*Work to complete*
Pick every line from the data below that contains the string "United" and copy it.

*Records supplied*
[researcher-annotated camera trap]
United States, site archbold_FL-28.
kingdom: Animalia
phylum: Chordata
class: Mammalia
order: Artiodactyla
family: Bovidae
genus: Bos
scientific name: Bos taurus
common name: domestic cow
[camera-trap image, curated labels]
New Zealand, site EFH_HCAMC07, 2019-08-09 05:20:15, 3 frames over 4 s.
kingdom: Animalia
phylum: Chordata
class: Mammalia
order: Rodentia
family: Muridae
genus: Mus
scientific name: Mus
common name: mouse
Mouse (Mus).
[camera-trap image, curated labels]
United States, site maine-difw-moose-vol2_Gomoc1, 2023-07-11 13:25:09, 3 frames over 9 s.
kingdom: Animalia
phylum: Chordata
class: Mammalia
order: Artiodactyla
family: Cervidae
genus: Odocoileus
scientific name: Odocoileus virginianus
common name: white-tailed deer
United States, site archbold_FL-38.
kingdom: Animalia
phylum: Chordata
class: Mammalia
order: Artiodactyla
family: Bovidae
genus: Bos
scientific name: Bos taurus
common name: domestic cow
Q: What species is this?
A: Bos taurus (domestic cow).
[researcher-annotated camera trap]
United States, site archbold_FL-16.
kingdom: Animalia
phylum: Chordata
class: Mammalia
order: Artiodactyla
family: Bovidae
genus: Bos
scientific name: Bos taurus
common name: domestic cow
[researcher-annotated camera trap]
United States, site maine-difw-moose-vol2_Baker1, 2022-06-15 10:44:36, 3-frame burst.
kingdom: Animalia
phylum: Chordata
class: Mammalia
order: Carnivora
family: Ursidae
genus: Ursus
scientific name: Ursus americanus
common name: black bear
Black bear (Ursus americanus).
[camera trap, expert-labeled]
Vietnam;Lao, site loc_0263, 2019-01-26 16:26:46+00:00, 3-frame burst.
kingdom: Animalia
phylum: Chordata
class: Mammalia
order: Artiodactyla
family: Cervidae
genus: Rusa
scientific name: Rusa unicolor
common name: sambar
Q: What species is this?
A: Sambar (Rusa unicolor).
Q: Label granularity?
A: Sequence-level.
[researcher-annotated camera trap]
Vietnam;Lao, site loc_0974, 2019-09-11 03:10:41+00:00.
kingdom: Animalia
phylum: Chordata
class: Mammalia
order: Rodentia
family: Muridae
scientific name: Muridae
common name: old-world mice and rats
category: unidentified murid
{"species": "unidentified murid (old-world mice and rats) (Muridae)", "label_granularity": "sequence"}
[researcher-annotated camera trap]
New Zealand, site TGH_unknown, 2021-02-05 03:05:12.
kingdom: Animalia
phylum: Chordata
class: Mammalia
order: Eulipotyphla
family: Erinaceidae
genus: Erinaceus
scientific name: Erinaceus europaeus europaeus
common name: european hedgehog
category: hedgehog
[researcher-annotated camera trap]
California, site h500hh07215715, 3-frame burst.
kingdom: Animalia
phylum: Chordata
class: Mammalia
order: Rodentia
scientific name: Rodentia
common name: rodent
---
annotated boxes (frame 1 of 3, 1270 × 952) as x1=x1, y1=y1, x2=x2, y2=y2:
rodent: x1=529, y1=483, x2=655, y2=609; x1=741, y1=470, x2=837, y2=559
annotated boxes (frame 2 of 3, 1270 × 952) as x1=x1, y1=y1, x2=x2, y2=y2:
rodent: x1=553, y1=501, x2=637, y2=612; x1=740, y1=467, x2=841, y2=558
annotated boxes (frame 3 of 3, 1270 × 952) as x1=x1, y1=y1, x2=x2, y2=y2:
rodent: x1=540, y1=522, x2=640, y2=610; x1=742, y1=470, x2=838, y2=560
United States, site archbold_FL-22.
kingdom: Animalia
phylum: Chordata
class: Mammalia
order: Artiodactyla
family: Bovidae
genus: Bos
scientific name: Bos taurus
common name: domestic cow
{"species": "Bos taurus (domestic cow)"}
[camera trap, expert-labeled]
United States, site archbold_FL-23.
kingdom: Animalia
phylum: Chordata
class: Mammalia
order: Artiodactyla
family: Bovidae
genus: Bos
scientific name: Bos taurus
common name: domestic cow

*Task output*
United States, site archbold_FL-28.
United States, site maine-difw-moose-vol2_Gomoc1, 2023-07-11 13:25:09, 3 frames over 9 s.
United States, site archbold_FL-38.
United States, site archbold_FL-16.
United States, site maine-difw-moose-vol2_Baker1, 2022-06-15 10:44:36, 3-frame burst.
United States, site archbold_FL-22.
United States, site archbold_FL-23.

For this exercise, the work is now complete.